Prometheus Cave, Kumistavi

The Prometheus Cave, the largest cave in Georgia, was discovered in the 1980s. It’s located just outside Kumistavi, a village near Kutaisi. In theory, you can get there from Kutaisi with two marshrutkas, but I just hired one of the taxis from the stand beside the Meskhishvili Theatre on the main square to take me there, wait, and take me back.

Map of the Prometheus Cave
The cave is 2.9 km long.

The site is well organized, with a large parking lot and an interpretive centre where you can buy tickets to tours of the cave proper. Nevertheless, you can see that the cave is hitting its maximum carrying capacity of tourists. That’s no doubt why the entrance fee is much higher than other Georgian attractions. At the beginning of June, 2019, I paid 40.50 GEL for a tour, of which 5.50 GEL was for the boat ride at the end.

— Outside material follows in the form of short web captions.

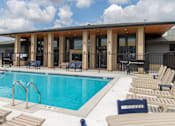 Thumbnail 14 of 26 - A pool with sun loungers and a building in the background.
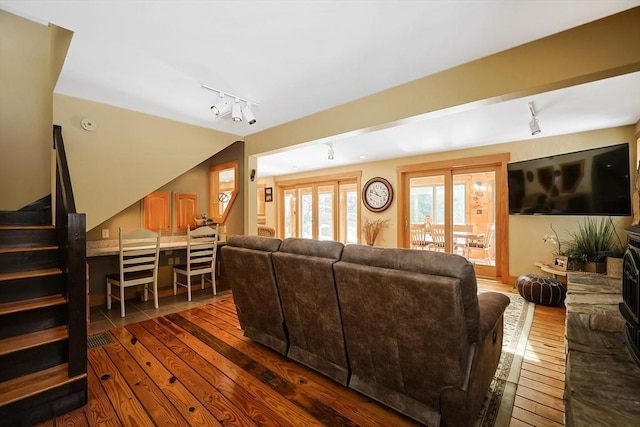 living room featuring lofted ceiling, dark wood-type flooring, stairway, and rail lighting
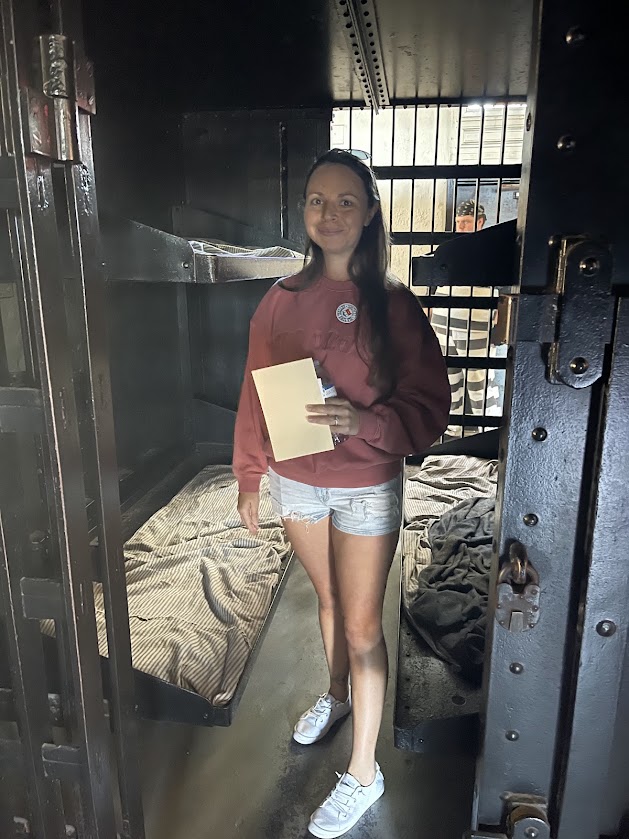 A person holds a paper while standing inside a dark jail cell.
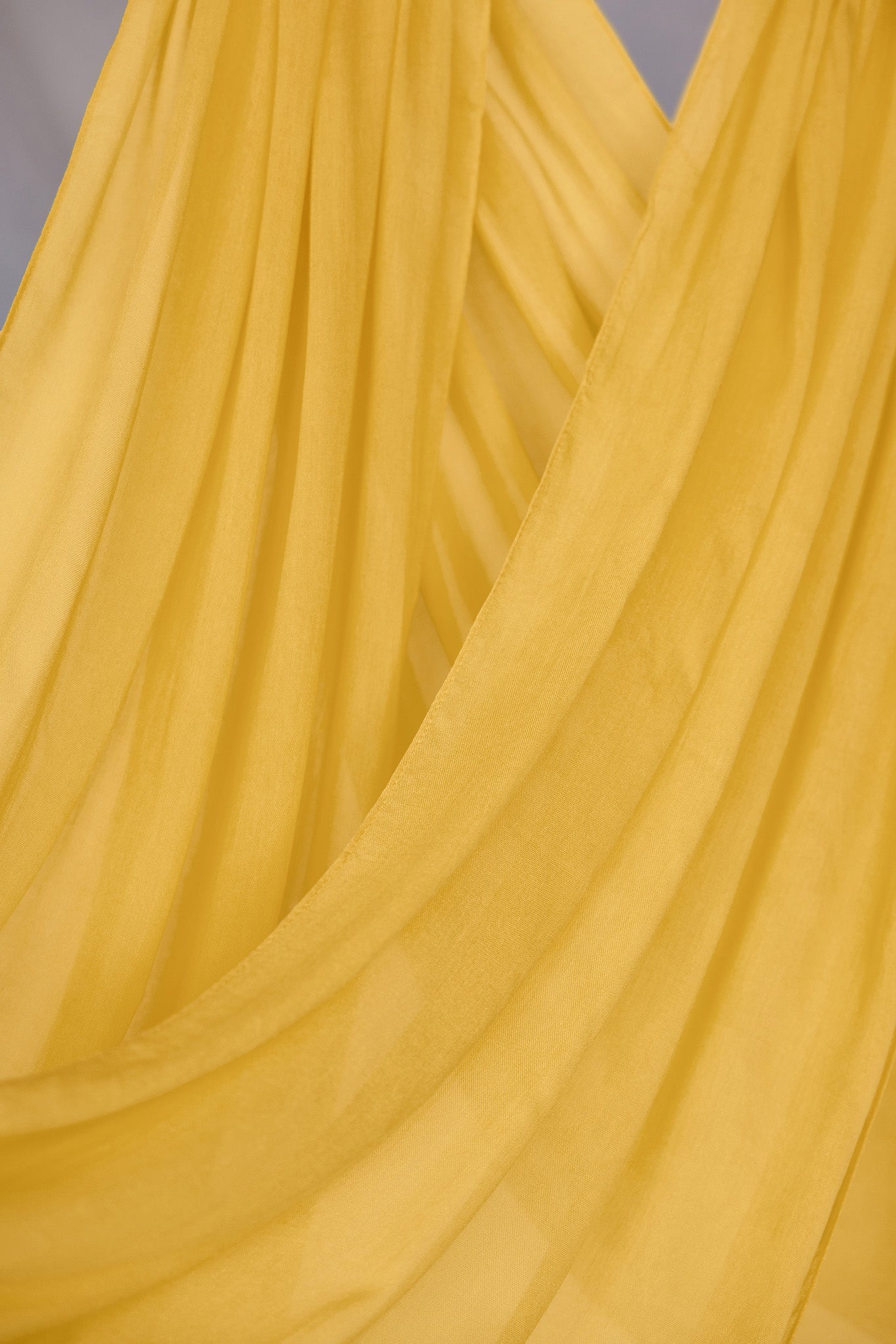 Close-up of bright yellow hijab hanging in front of backdrop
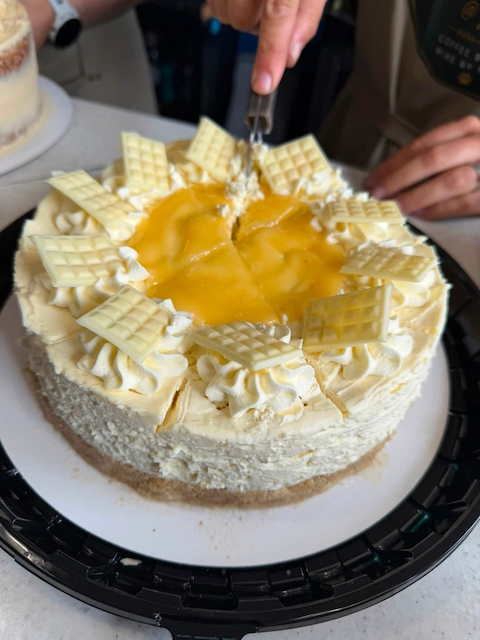 A person slicing into a creamy white cake topped with white chocolate pieces and a caramel center, on a black cake stand.
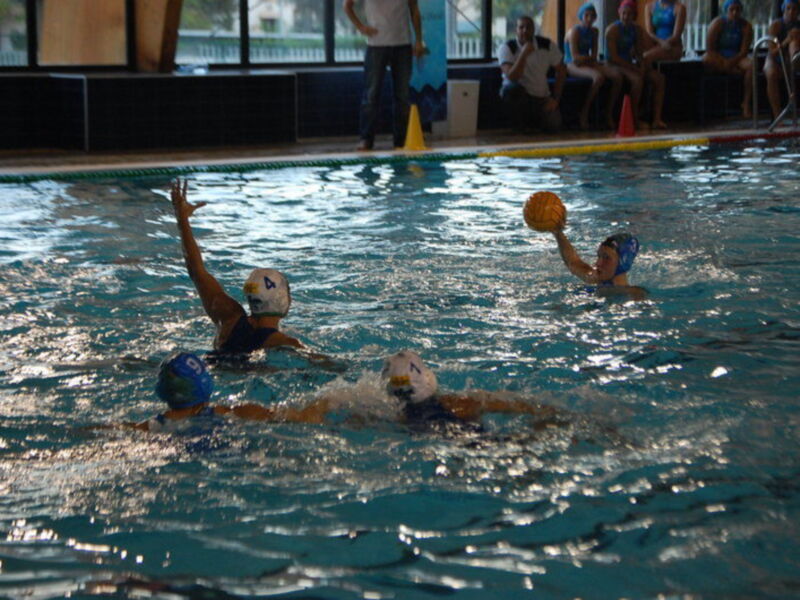 Jugadores de waterpolo en acción durante un partido en una piscina interior, con un árbitro observando desde el borde del agua.
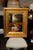This 19th century oil painting, framed in a rectangular giltwood molded and carved frame, depicts two reclining spaniels...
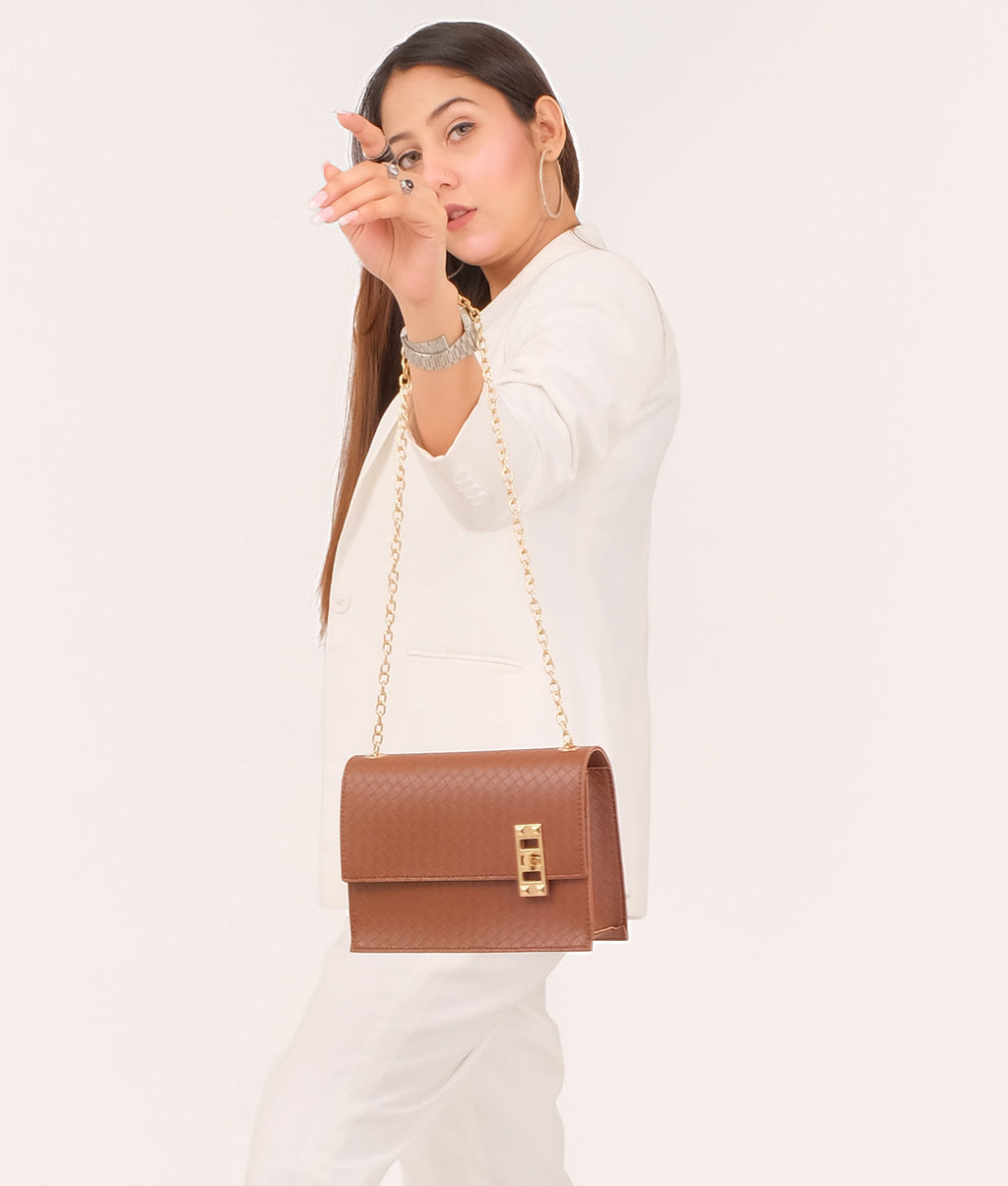 LumaVex - Brown weaved chain shoulder bag with twist lock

Don’t be afraid to keep your elbows high in the ticket lineup. When I was there, two women and a man muscled in front of me with complicated purchases involving multiple tickets and ID cards before I figured that out. (Georgians with ID pay a different price than foreign tourists.)

Inside the cave.

On the first Sunday in June, my English language tour at noon had more than a hundred people on it. The cave has paved paths with handrails and a lot of stairs up and down between its many levels, but in most places you have to walk in single file and you have to keep moving because they’re just marching one tour after another through in a continuous line. Consequently, I only really heard or saw my tour guide in the two largest halls. There were just too many people ahead of me. Nevertheless, I feel it was worth the money. The weird rock formations spoke for themselves.

A rock formation with a hole through it.
This one looks like a pelvic bone to me.
And these ones are kind of phallic. A lot of photos taken inside the cave come out blurry. It’s very large inside and a regular camera flash can’t illuminate it all.
This formation was like a pipe organ.
With no tour guide in sight, tourists like this one can climb over the railings and touch the formations.
I love how weirdly Lovecraftian this stuff is.

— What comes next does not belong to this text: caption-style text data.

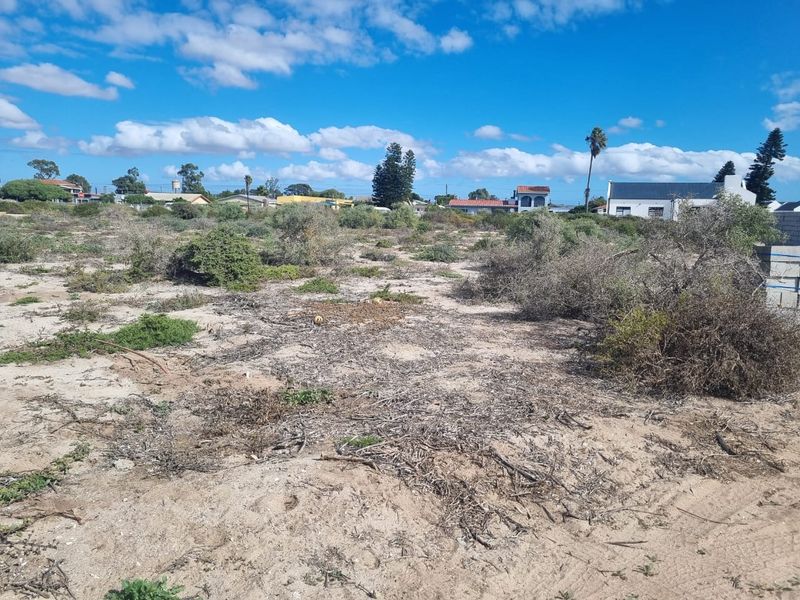 An undeveloped plot of land featuring natural sandy terrain and wild shrubbery, offering a blank canvas for future landscaping or construction projects.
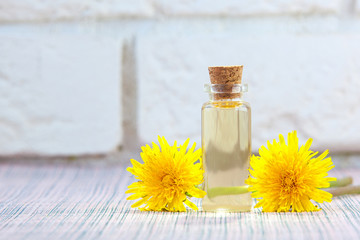 dandelion essential oil in  beautiful bottle on table © solstizia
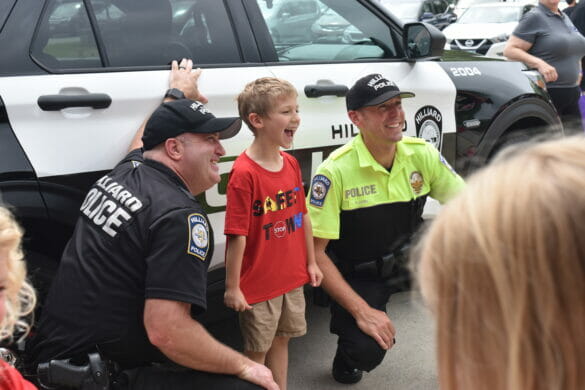 Officers posing with kid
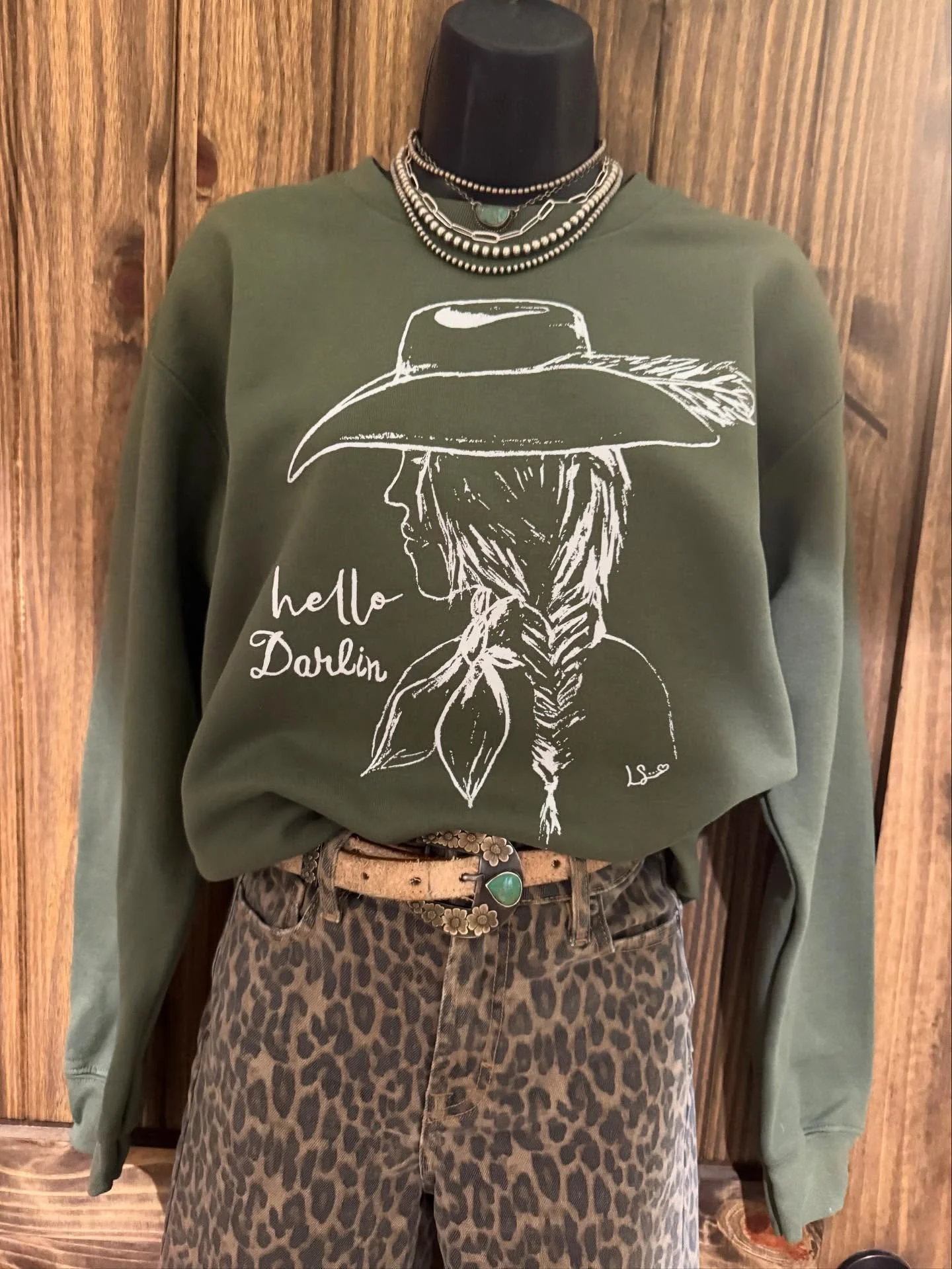 This adorable sweatshirt is the perfect piece to cozy up in this fall! 🍂 The soft olive-green color is right on trend and pairs beautifully with jeans, leggings, or your favorite printed pants. 

All the shirt prices and details are available on the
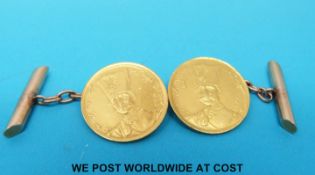 A pair of gold cufflinks each set with a coin (7.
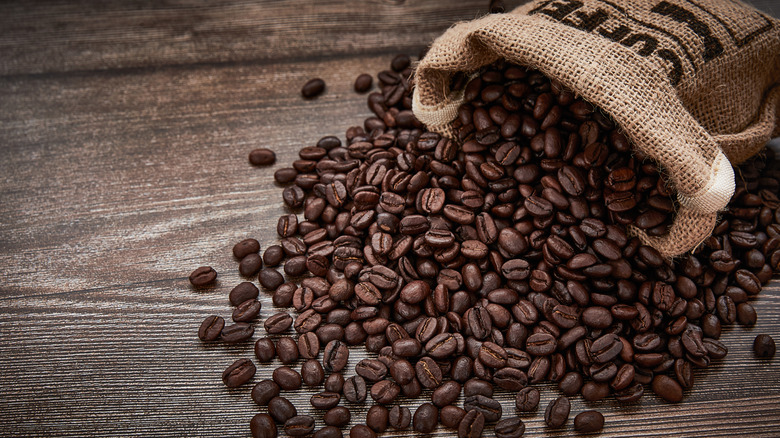 Coffee beans spilling out from a burlap sack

There’s a boat ride on an underground river at the end. You can save a few lari by skipping it, but I think it was the best part.

The photos come out looking like the light trip at the end of 2001: A Space Odyssey.
All good things come to an end.
Buses take you from the boat dock back to the parking lot. They can get a bit crowded.

If you have the option, I recommend seeing this attraction in the off season, as you’ll be more likely to have a small group and you may be able to hear what the tour guide has to say.